PASSAGE —

Verification vs Validation

Many people use the words Verification and Validation interchangeably, which risks the ability to focus on system-level behaviors that correspond to business value. We prefer to use definitions inspired by the field of Operations Research Management.

Verification is finding congruence between what you expect from a system and the actual output.

Validation is finding congruence between an explicit model of how something works and how it actually works.

We think of Verification as focusing on the output of a system, whereas Validation focuses on the inner workings. We actually use similar language colloquially in a few situations. If I Verify your driver’s license, I am checking that your external appearance matches a photo; whereas if I Validate you as a person, I am acknowledging your intrinsic qualities as a person.

Why does this matter for complex software systems?

As engineers we often have a natural inclination to dive into Validation. We want to understand how something works. As much as we are able, we want to dive down the stack and see if the code does what we expect it to do. This is a necessary skill for our job.

Yet in many cases this tendency can lead us astray. The return on investment for any business depends on the output of a system, and not the internal machinations. At the end of the day, the business cares whether the system works, not how it works.

By definition, we acknowledge that a single human brain can’t mentally model how all of the pieces interact in a complex system; however, a single human can interpret the output of a complex system. Therefore, it’s more likely that a person can judge the output of a complex system than understand all of the interactions that produced the output.

This is particularly important for systems that can’t be introspected. Consider a neural network for example. If you could break open a neural network and inspect it, you would see floating point values representing weights for certain paths. This isn’t sensical for a human, and it isn’t designed to be. The output of a neural network, on the other hand, is often easily confirmed by inspection. Either a training set or a human can verify the correctness of the system output of a neural network.

If some of these distinctions sound familiar, you might have experience with scientific disciplines that take a reductionist approach versus those that take an emergent approach.

Reductionist approaches assume that you can break all systems down into smaller parts. The smaller parts are easier to understand. If you understand all of the smaller parts, then you can understand the assembled system as well.

ACTIVITY —
Answer from the passage on verification and validation:
(a) What does Verification focus on, and what does Validation focus on?
(b) What would you see if you broke open a neural network and inspected it?
(c) What do reductionist approaches assume about all systems?

GIVEN DATA —
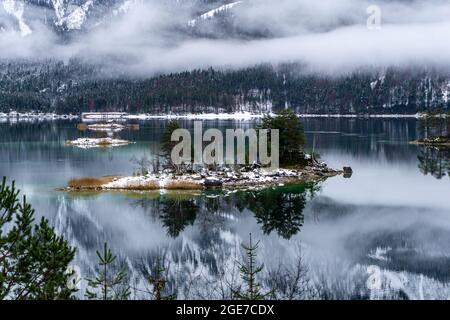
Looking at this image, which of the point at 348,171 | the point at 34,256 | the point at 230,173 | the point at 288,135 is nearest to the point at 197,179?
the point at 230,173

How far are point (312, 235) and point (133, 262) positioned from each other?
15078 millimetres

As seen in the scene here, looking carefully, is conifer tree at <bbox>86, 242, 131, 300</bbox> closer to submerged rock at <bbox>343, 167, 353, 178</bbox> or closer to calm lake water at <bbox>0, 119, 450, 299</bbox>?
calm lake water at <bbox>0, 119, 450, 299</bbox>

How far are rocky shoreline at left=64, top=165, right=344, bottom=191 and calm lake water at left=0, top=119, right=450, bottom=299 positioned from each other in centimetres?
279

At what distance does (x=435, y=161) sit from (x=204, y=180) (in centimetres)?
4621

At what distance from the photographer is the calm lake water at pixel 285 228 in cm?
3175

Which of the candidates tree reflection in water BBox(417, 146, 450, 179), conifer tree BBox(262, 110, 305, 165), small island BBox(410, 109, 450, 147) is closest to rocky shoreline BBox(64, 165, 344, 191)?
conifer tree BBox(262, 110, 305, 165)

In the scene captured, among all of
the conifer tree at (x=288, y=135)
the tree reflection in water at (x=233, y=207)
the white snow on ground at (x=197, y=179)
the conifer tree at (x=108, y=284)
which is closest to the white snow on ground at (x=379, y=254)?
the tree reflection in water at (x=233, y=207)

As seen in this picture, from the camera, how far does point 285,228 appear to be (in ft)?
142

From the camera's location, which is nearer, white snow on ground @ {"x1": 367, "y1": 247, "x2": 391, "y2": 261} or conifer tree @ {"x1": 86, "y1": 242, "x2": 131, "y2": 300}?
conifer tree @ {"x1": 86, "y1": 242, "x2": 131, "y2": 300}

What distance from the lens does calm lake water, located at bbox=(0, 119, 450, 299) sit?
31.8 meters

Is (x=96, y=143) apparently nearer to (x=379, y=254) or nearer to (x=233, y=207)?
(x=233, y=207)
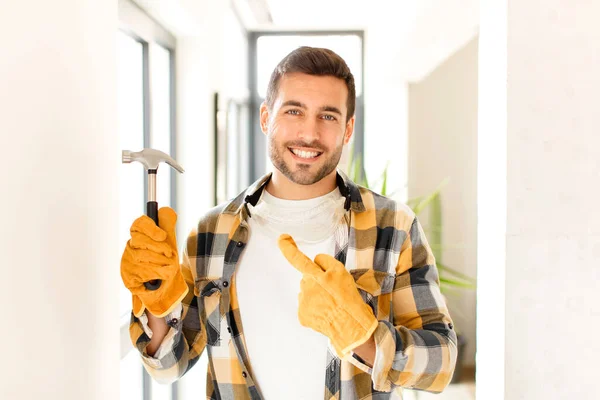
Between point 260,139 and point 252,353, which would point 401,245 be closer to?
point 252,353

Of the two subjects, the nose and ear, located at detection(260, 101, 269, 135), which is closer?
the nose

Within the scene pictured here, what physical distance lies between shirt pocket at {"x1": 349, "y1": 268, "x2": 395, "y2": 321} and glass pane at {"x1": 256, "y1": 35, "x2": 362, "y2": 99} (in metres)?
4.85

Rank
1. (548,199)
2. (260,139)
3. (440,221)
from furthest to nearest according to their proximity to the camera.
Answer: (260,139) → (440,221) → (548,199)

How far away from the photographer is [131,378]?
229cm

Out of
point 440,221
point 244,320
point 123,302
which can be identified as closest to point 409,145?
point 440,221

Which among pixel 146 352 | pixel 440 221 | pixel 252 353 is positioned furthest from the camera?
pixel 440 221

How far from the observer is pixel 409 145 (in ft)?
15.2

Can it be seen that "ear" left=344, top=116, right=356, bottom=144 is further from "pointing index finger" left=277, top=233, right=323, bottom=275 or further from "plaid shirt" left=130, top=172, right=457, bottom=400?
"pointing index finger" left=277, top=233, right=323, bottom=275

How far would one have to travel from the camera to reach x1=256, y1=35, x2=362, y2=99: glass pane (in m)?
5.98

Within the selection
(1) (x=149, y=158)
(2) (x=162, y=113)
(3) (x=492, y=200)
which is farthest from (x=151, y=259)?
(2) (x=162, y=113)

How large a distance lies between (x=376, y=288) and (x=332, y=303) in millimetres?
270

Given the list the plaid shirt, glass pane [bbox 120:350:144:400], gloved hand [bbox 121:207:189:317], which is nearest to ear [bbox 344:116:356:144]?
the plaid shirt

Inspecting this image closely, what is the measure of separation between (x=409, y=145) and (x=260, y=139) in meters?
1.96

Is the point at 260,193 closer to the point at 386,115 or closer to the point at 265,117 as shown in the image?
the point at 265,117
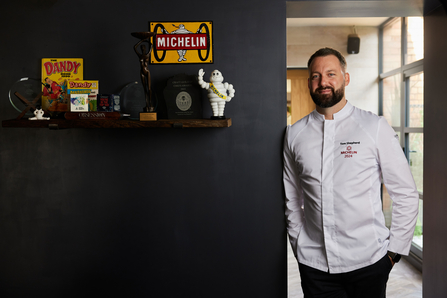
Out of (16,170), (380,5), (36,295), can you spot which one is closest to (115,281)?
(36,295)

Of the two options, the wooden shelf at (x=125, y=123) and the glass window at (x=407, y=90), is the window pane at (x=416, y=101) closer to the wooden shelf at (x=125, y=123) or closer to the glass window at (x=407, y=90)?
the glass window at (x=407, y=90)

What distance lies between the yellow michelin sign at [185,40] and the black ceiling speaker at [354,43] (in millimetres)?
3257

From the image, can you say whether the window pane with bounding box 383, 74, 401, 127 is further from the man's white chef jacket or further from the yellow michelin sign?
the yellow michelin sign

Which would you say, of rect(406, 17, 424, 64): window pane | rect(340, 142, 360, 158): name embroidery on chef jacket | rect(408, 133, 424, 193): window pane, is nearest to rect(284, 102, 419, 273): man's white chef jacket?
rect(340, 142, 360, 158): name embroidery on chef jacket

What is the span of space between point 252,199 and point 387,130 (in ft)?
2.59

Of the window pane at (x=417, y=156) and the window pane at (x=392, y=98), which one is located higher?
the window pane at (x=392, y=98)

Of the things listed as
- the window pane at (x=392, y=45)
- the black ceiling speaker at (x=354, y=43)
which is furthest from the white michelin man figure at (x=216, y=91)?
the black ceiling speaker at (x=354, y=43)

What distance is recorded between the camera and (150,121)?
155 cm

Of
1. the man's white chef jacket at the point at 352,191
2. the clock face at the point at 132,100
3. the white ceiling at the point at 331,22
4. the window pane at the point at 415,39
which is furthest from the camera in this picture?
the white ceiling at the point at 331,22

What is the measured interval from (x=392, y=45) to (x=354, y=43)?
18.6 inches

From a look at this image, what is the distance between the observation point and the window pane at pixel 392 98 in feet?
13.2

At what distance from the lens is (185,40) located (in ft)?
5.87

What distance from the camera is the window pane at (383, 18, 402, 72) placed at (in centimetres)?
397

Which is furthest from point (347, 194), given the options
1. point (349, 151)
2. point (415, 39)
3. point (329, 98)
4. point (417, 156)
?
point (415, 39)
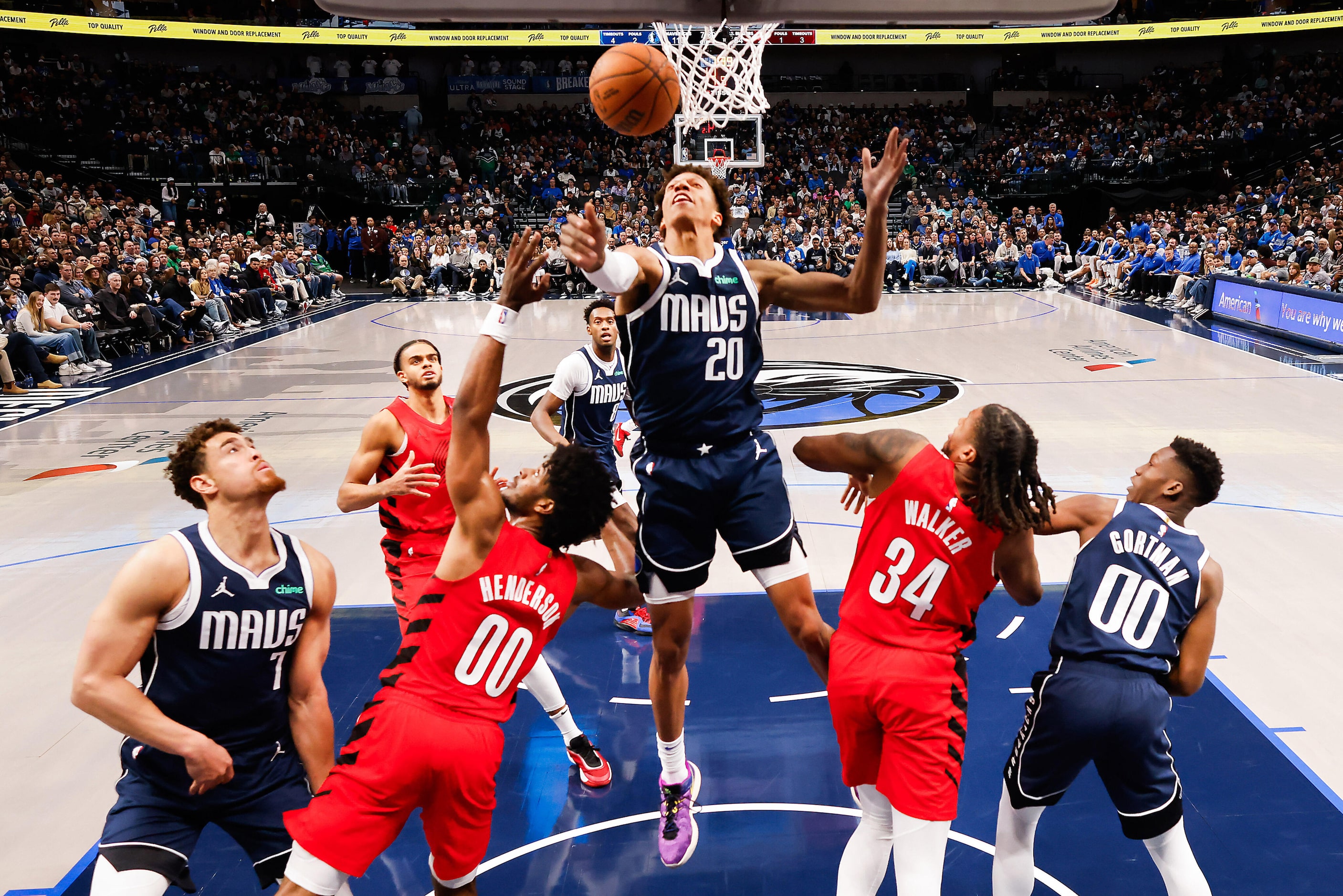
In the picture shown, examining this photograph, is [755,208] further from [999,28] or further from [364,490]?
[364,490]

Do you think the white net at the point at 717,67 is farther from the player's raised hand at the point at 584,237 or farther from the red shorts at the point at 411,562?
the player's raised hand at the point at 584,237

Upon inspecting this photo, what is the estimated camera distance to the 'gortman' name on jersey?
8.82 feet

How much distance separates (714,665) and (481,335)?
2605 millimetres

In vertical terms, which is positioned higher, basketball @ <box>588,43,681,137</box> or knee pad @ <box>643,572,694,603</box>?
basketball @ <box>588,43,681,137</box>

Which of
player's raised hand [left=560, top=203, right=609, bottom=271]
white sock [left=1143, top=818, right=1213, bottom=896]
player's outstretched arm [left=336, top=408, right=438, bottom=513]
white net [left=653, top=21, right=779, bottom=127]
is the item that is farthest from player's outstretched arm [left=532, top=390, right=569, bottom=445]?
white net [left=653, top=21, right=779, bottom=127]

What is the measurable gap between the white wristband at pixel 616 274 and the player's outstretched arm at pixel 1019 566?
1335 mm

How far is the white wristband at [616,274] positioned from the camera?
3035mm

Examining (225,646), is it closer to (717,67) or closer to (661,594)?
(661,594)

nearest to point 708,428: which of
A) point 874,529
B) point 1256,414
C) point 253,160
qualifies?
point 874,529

EXERCISE ANSWER —
(a) Verification focuses on the output of a system; Validation focuses on its inner workings.
(b) Floating point values representing weights for certain paths.
(c) That all systems can be broken down into smaller parts.